The records that follow are to be repeated without alteration.

## BEGIN Extracted material

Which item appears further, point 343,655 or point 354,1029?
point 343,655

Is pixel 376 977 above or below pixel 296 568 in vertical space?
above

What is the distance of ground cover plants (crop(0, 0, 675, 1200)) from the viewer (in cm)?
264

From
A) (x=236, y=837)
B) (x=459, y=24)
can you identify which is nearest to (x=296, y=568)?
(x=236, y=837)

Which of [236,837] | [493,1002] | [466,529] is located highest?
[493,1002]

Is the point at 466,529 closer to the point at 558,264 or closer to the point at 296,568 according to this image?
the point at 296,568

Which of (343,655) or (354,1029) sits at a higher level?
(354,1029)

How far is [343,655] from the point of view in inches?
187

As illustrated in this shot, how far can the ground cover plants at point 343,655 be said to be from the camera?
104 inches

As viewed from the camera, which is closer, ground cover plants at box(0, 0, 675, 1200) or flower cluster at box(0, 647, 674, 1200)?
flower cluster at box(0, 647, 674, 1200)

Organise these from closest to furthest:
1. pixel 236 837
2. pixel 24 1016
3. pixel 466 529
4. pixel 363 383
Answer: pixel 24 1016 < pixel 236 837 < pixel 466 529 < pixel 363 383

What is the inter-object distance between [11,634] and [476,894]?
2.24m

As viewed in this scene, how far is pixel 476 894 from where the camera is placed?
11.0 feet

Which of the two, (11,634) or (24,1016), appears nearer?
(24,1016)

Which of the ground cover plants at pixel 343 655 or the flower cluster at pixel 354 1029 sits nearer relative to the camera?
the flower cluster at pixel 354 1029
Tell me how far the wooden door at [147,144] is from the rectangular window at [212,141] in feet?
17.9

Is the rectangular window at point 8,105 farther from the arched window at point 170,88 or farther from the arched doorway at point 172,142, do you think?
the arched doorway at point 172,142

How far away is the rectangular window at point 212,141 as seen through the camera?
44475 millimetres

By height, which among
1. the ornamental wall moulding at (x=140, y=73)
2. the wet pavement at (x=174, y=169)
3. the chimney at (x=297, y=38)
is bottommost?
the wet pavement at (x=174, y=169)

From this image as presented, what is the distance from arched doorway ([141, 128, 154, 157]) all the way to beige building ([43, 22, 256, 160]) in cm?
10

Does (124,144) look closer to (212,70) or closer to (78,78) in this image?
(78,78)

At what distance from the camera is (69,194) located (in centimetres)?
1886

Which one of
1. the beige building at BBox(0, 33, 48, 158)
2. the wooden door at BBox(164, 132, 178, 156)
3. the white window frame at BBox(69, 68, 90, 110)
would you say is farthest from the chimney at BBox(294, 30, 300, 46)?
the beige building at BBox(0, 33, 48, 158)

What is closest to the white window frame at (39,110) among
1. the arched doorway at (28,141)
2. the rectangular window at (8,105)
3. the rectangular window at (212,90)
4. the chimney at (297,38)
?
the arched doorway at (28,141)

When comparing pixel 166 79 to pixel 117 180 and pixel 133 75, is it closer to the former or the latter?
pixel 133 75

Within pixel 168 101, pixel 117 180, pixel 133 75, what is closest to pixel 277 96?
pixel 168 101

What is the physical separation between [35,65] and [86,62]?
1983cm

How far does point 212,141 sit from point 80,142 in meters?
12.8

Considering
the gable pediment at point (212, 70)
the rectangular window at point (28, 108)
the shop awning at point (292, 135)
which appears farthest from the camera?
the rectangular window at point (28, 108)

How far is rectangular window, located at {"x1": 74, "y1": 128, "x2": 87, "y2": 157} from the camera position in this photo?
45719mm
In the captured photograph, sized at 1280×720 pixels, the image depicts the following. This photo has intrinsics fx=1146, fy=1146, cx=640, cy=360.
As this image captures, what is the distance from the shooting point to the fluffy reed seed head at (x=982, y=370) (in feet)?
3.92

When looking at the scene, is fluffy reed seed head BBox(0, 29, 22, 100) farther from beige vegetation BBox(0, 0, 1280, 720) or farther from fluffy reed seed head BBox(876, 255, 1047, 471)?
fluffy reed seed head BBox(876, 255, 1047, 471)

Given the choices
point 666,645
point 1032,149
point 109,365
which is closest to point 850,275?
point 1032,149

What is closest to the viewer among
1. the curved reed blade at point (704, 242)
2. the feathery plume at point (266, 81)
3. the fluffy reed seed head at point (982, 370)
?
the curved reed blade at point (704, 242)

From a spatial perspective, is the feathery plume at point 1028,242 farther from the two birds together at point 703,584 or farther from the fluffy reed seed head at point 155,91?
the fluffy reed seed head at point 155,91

## END Extracted material

■ Solution to the exercise:
Which item appears further, point 343,655 or point 354,1029?
point 343,655

Is pixel 376 977 above or below pixel 296 568 in vertical space?
above

What is the distance of ground cover plants (crop(0, 0, 675, 1200)) from the viewer (in cm)?
264

From
A) (x=236, y=837)
B) (x=459, y=24)
can you identify which is nearest to (x=296, y=568)?
(x=236, y=837)

Which of [236,837] | [493,1002] | [466,529] is located highest?
[493,1002]

Is the point at 466,529 closer to the point at 558,264 or closer to the point at 296,568 according to this image?
the point at 296,568

Which of (343,655) or (354,1029) sits at a higher level?
(354,1029)

How far is [343,655] from the point of view in inches?
187

As illustrated in this shot, how far can the ground cover plants at point 343,655 be said to be from the camera?
104 inches

As viewed from the camera, which is closer, ground cover plants at box(0, 0, 675, 1200) or flower cluster at box(0, 647, 674, 1200)?
flower cluster at box(0, 647, 674, 1200)

Organise these from closest to furthest:
1. pixel 236 837
2. pixel 24 1016
3. pixel 466 529
4. pixel 363 383
Answer: pixel 24 1016 < pixel 236 837 < pixel 466 529 < pixel 363 383

What is the inter-object distance between [11,634] and [476,894]?
2.24m

As viewed in this scene, how far is pixel 476 894 from where the camera is placed?
11.0 feet

Which of the two, (11,634) or (24,1016), appears nearer?
(24,1016)

Which of the ground cover plants at pixel 343 655 or the flower cluster at pixel 354 1029 sits nearer relative to the camera?
the flower cluster at pixel 354 1029
Tell me how far the wooden door at [147,144] is from the rectangular window at [212,141] in feet?
17.9

Is the rectangular window at point 8,105 farther from the arched window at point 170,88 or farther from the arched doorway at point 172,142, do you think?
the arched doorway at point 172,142

How far away is the rectangular window at point 212,141 as seen through the camera?
44475 millimetres

By height, which among
1. the ornamental wall moulding at (x=140, y=73)
2. the wet pavement at (x=174, y=169)
3. the chimney at (x=297, y=38)
is bottommost?
the wet pavement at (x=174, y=169)

From this image as presented, what is the distance from arched doorway ([141, 128, 154, 157]) all the way to beige building ([43, 22, 256, 160]) in cm?
10

Does (124,144) look closer to (212,70) or closer to (78,78) in this image?
(78,78)

At what distance from the camera is (69,194) located (in centimetres)?
1886

Which one of
1. the beige building at BBox(0, 33, 48, 158)
2. the wooden door at BBox(164, 132, 178, 156)
3. the white window frame at BBox(69, 68, 90, 110)
would you say is farthest from the chimney at BBox(294, 30, 300, 46)?
the beige building at BBox(0, 33, 48, 158)

What is closest to the white window frame at (39,110) among
1. the arched doorway at (28,141)
2. the rectangular window at (8,105)
3. the rectangular window at (212,90)
4. the chimney at (297,38)
?
the arched doorway at (28,141)

When comparing pixel 166 79 to pixel 117 180 and pixel 133 75, is it closer to the former or the latter?
pixel 133 75

Within pixel 168 101, pixel 117 180, pixel 133 75, what is closest to pixel 277 96?
pixel 168 101

What is the physical separation between [35,65] and [86,62]?
1983cm

How far does point 212,141 sit from point 80,142 in meters?
12.8

Considering
the gable pediment at point (212, 70)
the rectangular window at point (28, 108)
the shop awning at point (292, 135)
which appears farthest from the camera?
the rectangular window at point (28, 108)

How far is rectangular window, located at {"x1": 74, "y1": 128, "x2": 87, "y2": 157} from the camera position in this photo?
45719mm
In the captured photograph, sized at 1280×720 pixels, the image depicts the following. This photo has intrinsics fx=1146, fy=1146, cx=640, cy=360.
As this image captures, what is the distance from the shooting point to the fluffy reed seed head at (x=982, y=370) (in feet)?
3.92

When looking at the scene, is fluffy reed seed head BBox(0, 29, 22, 100) farther from beige vegetation BBox(0, 0, 1280, 720) or farther from fluffy reed seed head BBox(876, 255, 1047, 471)?
fluffy reed seed head BBox(876, 255, 1047, 471)

Given the choices
point 666,645
point 1032,149
point 109,365
which is closest to point 850,275?
point 1032,149

What is closest to the viewer among
1. the curved reed blade at point (704, 242)
2. the feathery plume at point (266, 81)
3. the fluffy reed seed head at point (982, 370)
?
the curved reed blade at point (704, 242)

From a spatial perspective, is the feathery plume at point 1028,242 farther from the two birds together at point 703,584 or farther from the fluffy reed seed head at point 155,91?
the fluffy reed seed head at point 155,91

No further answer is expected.